Über diese letzte Frage, nämlich der nach Leben und Tod, habe ich zwei Bücher geschrieben, die das Ergebnis umfangreicher kulturübergreifender Untersuchungen sind. Das erste wurde 2022 veröffentlicht: Der ehrgeizige Fischer und der verzauberte Fisch: die Suche nach dem rechten Maß. Darin bevorzugte ich das erzählende Genre mit Geschichten und Mythen, die mit dem rechten Maß verbunden sind. Das zweite Buch ergänzt das erste, "Die Suche nach dem rechten Maß: Wie man den Planeten Erde ins Gleichgewicht bringt", beide bei Editora Vozes. In diesem zweiten Buch habe ich versucht, auf wissenschaftlichere Art und Weise den Ursachen auf den Grund zu gehen, die uns dazu gebracht haben, das rechte Maß zu vergessen, nämlich den Verlust der Beziehungsmatrix.

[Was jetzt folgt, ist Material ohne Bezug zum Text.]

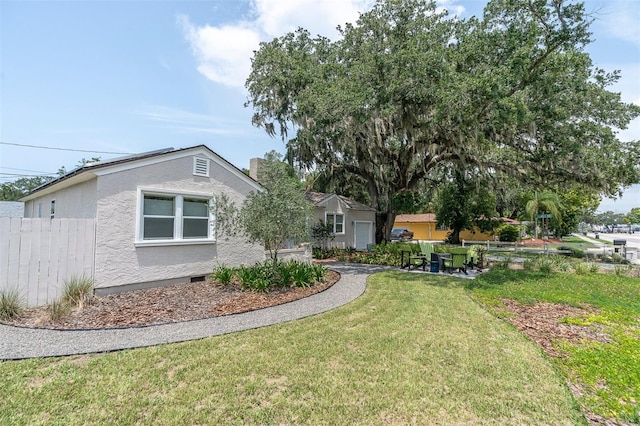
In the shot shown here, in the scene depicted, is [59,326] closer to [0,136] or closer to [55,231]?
Result: [55,231]

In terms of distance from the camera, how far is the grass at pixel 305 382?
2.91 meters

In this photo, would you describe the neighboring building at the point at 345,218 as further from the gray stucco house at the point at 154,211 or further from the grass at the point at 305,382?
the grass at the point at 305,382

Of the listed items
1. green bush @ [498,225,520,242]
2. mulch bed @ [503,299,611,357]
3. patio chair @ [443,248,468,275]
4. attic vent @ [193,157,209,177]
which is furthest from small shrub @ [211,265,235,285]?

So sehr wir uns auch bemühen zu glauben, dass nur eine Rückkehr zum rechten Maß und zur Ethik der Fürsorge uns retten kann, stellt sich doch immer wieder die beunruhigende Frage: Haben wir angesichts der Universalisierung der schweren existenziellen Krise noch genügend Zeit und Weisheit, diese Umkehr zu vollziehen? Die Hoffnung stirbt nie und sollte uns nicht enttäuschen.

Leonardo Boff, Autor von: Inhabiting the Earth, Vozes 2021 und The painful birth of Mother Earth, Vozes 2021.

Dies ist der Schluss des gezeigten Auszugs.